On Thursday, spot gold surged, surpassing $3400 per ounce and hitting a one-month high. This rally was primarily driven by increasing expectations of interest rate cuts by central banks, coupled with the ongoing weakness of the US dollar. As of Friday's trading, spot gold slightly retreated by 0.24% to $3408 per ounce.
Several major financial institutions on Wall Street continue to express a bullish outlook on gold's future performance. Fidelity International believes that gold's bull market can often last for many years. Meanwhile, analysts at Bank of America anticipate a continued rise in gold prices, maintaining their forecast of $4000 per ounce by the first half of 2026.
Despite the substantial gains gold has recorded in the past two years, gold bull markets are often long-lasting. Ian Samson, a multi-asset portfolio manager at Fidelity International, believes that the recent likelihood of stagflation in the United States is high, and there is no reason for investors to reduce their gold holdings.
Samson noted in his research report that gold was one of the best-performing assets in his portfolio last year, rising by 27%. This year, it has risen by nearly 30%. He added that gold's bull market can often last for many years. Even if other debt instruments fail, gold can still provide risk diversification, maintain its status as the ultimate safe-haven asset, resist inflation and loose economic policies, and benefit from structural trends.
Samson expects the United States to experience an "economic slowdown or even stagflation" in the coming months, which supports the continued rise in gold prices. He suggests that the Federal Reserve will begin cutting interest rates while inflation is still around 3%, and tariffs may continue to push prices higher. Tariff shocks and a slowdown in labor supply may also lead to a weak growth environment.
Samson concludes that a combination of falling interest rates, sticky inflation, and sluggish growth should continue to support gold. These factors will lead to a weaker dollar, which is the main competitor to gold as a safe haven and store of value.

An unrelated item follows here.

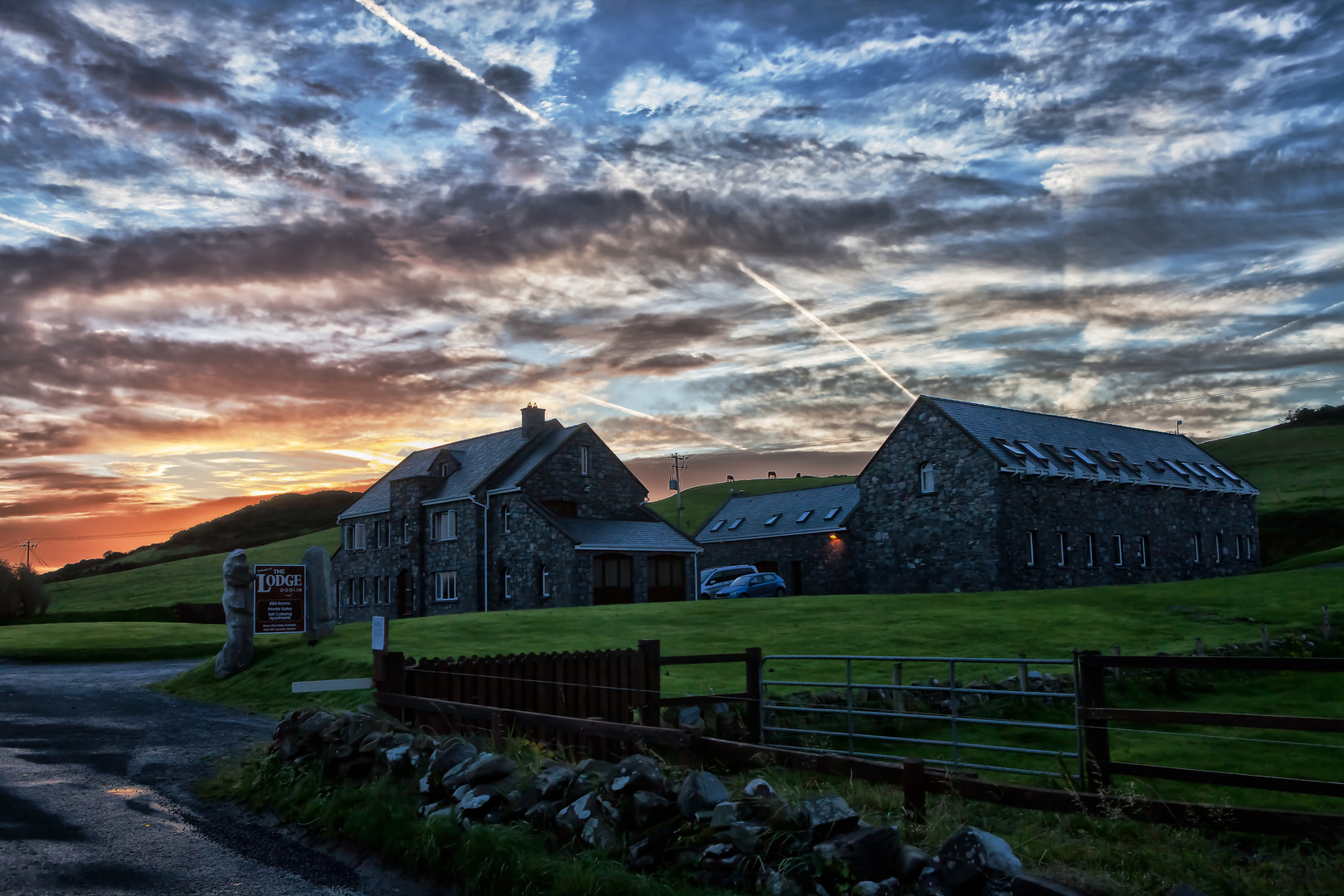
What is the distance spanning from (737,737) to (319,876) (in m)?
7.15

He emphasizes that the magnitude of the US budget deficit raises concerns about currency devaluation, further reinforcing the long-term logic of gold. Additionally, bullish structural factors for gold remain strong, as foreign exchange reserve managers in various countries continue to buy gold, and holdings of gold ETFs continue to increase.
Bank of America also maintains a positive outlook on gold. The bank stated in its recent report that lower interest rates and a weaker dollar will provide support for rising gold prices. Analysts wrote that cutting interest rates amid rising inflation creates fertile ground for a weaker dollar, and cutting interest rates in an environment where inflation remains high is likely to push precious metal prices higher.

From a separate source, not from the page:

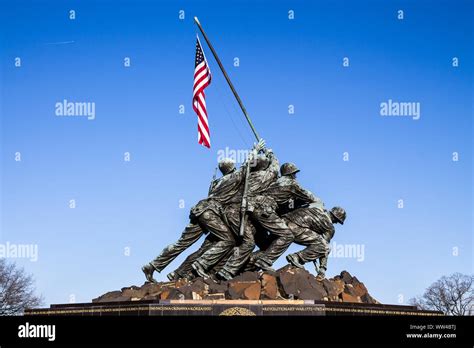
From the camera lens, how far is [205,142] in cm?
2834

The market expects the Federal Reserve to begin cutting interest rates as early as September. CME Group's FedWatch tool shows that traders have almost fully priced in expectations of a 25-basis-point rate cut, and there is potential for further easing in October and December.

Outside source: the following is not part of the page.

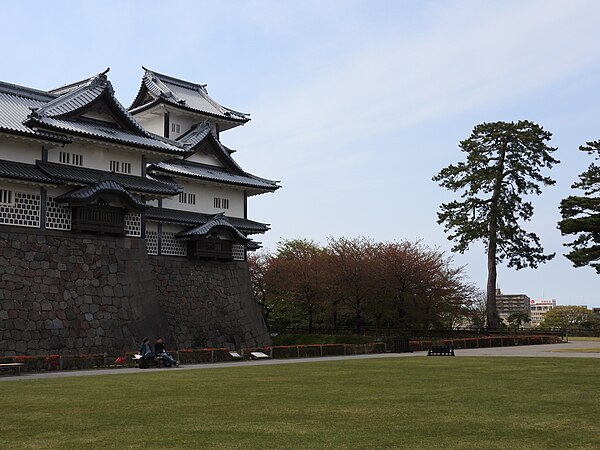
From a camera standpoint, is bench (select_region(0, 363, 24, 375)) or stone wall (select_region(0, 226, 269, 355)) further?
stone wall (select_region(0, 226, 269, 355))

The bank adds that recent US economic data has prompted them to lower their interest rate expectations. Slowing employment data, narrowing job growth coverage, and other signs of a labor market slowdown may support the Federal Reserve's shift in risk assessment.
It's also crucial to monitor global geopolitical tensions, as any escalation in these tensions could prompt investors to flock to gold as a safe haven, increasing demand and pushing prices higher. Trade conflicts, wars, and political instability are all factors that can significantly impact gold prices.
Gold has historically been used as a diversification tool within investment portfolios. Its inverse relationship with other asset classes, such as stocks and bonds, can help mitigate risk during periods of market volatility. This makes gold a valuable asset for investors looking to protect their capital during uncertain times.